In the past, I've had the fajitas - which are quite yummy, but when consumed with the tortillas (as if they wouldn't be?) they amount to 22 PointsPlus... a bit rich for my blood.  While the salads look pretty good, they are also fat-laden - they all seem to sport bacon or guacamole or a creamy dressing.

So tonight, I tried the vegetarian pizza. The good news is that it really is delicious - tomatoes, spinach, onions on a nice crust with generous cheese (next time I'll ask them to go light on the cheese - I think it could have half as much and still be good); the bad news is it's 25 PointsPlus. But it's also quite big (I'm going to say a foot in diameter?), so I ate half for supper and will have the other half for lunch tomorrow. Ran today and will again tomorrow, so I'll have an extra Activity Points cushion.

I'm not normally a "box it up and take the rest home" person - it's unusual for me not to finish a meal in a restaurant, no matter how big the portion. But this is so big that I was able to do that and still feel satisfied. Thanks, Kelsey's!

I'm surprised at the number of major restaurant chains that don't post their nutritional info (I'm looking at you, Moxie's!). While doing so does expose the unhealthy truth, it also allows we counters to count. If I can't count it I won't eat it... so a formerly fairly regular customer at Moxie's hasn't been there in 9 months. I'm sure they don't miss me... but imagine how many of us there are out there, eating at Kelsey's because they publish the info!

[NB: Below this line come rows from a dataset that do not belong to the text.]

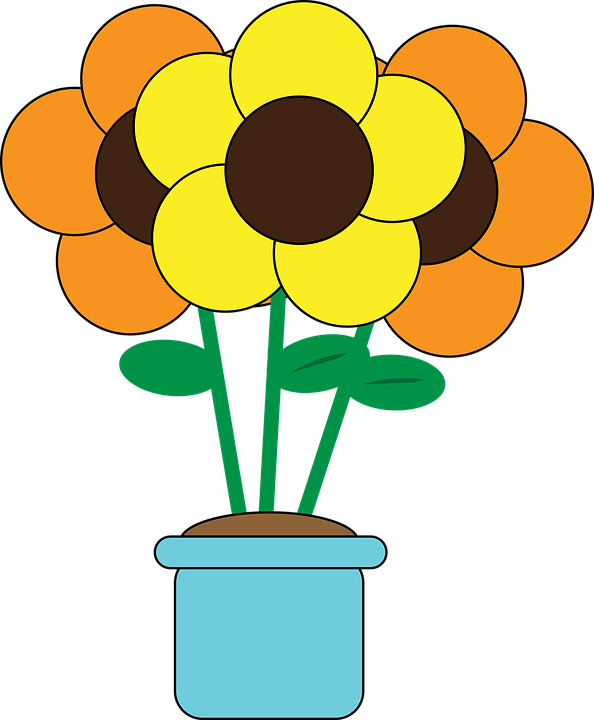 clipart flower in pot - photo #14
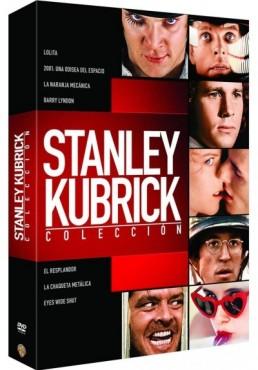 Pack Stanley Kubrick - Colección (2016)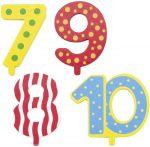 Zusätzliche Austauschzahlen 7, 8, 9, 10 für Geburtstagszüge  Geburtstagsraupe Camila mit Zahlen von 1 - 9 Geburtstagskranz mit Figurense...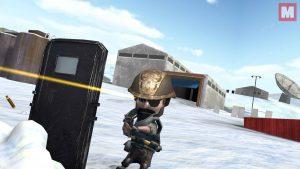 headshot 300x169 - La viciada del mes: analizamos el juego para móviles 'Warfriends'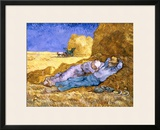 Midday Rest (after Millet), c.1890 Framed Giclee Print by Vincent van Gogh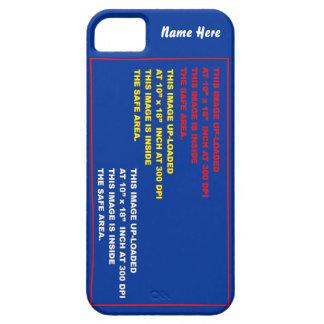 Llame por teléfono a 5 30 colores con indirectas d iPhone 5 Case-Mate protector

There's my rant. Pray for another loss next week - this plateau for 3, lose for 1 pattern is getting to me!

Loss this week: 2.0
Lost so far: 85
Still remaining: 15
Activity points earned this week: 41
Weeks to go: 13

Friday, July 8, 2011

Annie: running

Nothing but potential

We're home from our little mini-vacation in the Prairie at our family farm. I've been spending a few weekends and the occasional week here every summer for more than a decade, but until now it was all about the farmhouse and its lack of telephone and Internet (though of course the trusty mobile devices have always come with me - can't go completely cold turkey!), and, since Child was a baby, the fabulous community pool that serves the entire area.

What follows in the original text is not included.